(Stored data entries)
[Start of section]
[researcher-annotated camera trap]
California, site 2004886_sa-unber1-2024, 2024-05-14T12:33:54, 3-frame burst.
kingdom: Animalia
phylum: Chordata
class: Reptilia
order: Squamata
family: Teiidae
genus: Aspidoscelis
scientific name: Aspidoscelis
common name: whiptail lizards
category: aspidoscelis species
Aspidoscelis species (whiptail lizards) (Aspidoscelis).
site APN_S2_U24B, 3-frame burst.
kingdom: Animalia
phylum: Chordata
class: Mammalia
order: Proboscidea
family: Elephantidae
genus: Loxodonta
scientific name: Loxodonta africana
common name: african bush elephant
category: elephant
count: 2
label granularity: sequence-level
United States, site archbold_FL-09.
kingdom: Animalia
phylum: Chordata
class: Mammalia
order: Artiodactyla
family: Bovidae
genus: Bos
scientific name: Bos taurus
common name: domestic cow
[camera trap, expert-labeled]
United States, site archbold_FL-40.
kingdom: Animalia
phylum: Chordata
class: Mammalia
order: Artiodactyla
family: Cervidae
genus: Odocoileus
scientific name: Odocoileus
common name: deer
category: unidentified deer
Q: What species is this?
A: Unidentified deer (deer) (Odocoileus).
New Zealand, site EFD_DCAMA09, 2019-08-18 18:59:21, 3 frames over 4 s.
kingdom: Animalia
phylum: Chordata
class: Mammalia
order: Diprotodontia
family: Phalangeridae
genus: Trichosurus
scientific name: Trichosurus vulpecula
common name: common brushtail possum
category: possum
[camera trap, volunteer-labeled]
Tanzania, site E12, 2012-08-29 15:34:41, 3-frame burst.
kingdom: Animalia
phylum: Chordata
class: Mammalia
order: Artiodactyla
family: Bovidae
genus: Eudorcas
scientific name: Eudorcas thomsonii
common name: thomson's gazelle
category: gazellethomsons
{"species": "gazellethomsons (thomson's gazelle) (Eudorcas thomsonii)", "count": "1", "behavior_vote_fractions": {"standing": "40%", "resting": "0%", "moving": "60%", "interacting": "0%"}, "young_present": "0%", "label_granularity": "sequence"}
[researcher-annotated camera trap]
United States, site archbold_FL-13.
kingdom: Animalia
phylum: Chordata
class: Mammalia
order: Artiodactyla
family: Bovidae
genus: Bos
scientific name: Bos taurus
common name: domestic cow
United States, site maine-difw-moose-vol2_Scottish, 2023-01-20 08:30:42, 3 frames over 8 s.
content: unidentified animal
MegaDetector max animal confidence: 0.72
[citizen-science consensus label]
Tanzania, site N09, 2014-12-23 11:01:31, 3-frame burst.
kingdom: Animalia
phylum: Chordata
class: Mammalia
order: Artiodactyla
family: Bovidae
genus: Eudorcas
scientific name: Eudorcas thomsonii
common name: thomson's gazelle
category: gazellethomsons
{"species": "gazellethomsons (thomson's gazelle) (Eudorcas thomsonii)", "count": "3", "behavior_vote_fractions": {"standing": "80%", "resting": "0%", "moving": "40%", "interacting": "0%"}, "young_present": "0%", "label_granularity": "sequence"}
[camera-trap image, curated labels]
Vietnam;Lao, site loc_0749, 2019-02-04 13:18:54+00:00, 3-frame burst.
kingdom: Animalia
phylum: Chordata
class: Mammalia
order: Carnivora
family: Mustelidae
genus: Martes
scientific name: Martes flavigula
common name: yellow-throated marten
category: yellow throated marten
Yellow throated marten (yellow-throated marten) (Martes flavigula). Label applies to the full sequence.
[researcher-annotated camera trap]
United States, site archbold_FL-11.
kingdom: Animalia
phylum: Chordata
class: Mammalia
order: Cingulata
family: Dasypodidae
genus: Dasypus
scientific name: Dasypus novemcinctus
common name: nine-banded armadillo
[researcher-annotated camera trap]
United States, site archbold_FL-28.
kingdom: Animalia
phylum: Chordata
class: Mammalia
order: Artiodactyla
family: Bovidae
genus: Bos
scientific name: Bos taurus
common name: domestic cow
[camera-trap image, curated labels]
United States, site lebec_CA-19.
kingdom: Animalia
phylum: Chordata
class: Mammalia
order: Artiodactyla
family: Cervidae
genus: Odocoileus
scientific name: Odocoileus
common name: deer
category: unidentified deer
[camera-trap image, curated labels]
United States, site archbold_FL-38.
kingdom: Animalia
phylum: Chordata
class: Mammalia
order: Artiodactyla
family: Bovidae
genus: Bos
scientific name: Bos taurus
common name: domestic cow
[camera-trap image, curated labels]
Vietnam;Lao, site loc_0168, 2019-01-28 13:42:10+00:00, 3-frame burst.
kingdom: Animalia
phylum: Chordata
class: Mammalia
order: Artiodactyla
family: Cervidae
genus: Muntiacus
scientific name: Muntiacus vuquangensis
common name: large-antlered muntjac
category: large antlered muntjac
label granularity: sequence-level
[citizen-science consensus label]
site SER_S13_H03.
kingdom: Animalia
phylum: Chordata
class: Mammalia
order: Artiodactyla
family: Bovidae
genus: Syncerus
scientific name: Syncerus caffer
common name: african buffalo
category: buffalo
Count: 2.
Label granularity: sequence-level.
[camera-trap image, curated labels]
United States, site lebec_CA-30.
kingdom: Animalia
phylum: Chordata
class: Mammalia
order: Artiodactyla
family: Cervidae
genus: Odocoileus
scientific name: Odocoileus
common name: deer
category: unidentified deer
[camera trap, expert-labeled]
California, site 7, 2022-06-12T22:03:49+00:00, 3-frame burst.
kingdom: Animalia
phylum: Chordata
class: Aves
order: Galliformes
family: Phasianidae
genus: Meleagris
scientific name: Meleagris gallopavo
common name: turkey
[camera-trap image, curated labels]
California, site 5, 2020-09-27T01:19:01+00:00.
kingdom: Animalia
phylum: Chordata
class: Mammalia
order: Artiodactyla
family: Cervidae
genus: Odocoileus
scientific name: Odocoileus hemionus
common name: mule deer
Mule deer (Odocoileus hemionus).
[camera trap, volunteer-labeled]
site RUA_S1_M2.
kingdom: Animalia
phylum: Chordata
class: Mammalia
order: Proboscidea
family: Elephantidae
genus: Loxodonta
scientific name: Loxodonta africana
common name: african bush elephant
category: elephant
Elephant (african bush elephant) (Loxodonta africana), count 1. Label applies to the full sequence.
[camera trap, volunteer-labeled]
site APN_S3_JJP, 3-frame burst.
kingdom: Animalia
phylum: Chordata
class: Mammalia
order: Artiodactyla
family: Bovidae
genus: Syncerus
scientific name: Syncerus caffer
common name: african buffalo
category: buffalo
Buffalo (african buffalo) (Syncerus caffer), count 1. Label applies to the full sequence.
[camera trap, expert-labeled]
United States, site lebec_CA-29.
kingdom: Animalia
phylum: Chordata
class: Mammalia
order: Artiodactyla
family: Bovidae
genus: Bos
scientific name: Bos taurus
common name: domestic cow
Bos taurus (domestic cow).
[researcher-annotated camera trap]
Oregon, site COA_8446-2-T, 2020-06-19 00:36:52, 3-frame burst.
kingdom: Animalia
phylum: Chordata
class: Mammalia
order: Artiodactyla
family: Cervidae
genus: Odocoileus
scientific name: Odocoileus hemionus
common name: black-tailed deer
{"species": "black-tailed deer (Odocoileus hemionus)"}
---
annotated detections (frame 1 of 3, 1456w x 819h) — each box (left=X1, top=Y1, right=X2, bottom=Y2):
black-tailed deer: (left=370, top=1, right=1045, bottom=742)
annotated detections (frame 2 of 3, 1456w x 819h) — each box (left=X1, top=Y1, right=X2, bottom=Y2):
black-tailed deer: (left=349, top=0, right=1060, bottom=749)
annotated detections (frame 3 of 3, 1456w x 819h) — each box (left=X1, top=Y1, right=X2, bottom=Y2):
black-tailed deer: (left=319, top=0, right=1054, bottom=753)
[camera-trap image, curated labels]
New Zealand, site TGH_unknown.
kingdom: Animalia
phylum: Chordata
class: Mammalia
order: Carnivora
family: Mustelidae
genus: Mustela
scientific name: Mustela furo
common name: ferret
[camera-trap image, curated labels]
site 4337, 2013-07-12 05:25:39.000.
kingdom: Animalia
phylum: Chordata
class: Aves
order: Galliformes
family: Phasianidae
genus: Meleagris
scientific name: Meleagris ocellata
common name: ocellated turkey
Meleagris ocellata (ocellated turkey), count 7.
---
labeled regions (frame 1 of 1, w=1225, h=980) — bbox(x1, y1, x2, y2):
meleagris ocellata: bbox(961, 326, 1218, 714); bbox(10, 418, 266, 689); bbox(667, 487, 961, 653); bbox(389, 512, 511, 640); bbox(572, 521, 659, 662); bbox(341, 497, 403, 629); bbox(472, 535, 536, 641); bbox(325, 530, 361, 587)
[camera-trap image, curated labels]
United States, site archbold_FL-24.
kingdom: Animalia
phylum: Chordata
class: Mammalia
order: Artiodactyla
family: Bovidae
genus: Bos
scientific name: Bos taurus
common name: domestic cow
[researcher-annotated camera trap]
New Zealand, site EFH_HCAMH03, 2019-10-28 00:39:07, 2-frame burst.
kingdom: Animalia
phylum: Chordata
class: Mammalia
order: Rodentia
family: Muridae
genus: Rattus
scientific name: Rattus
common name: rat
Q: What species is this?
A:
[End of section]
[What the task asks]
In the records above, locate each line with the word "frames". Copy all such lines.

[Completed task]
New Zealand, site EFD_DCAMA09, 2019-08-18 18:59:21, 3 frames over 4 s.
United States, site maine-difw-moose-vol2_Scottish, 2023-01-20 08:30:42, 3 frames over 8 s.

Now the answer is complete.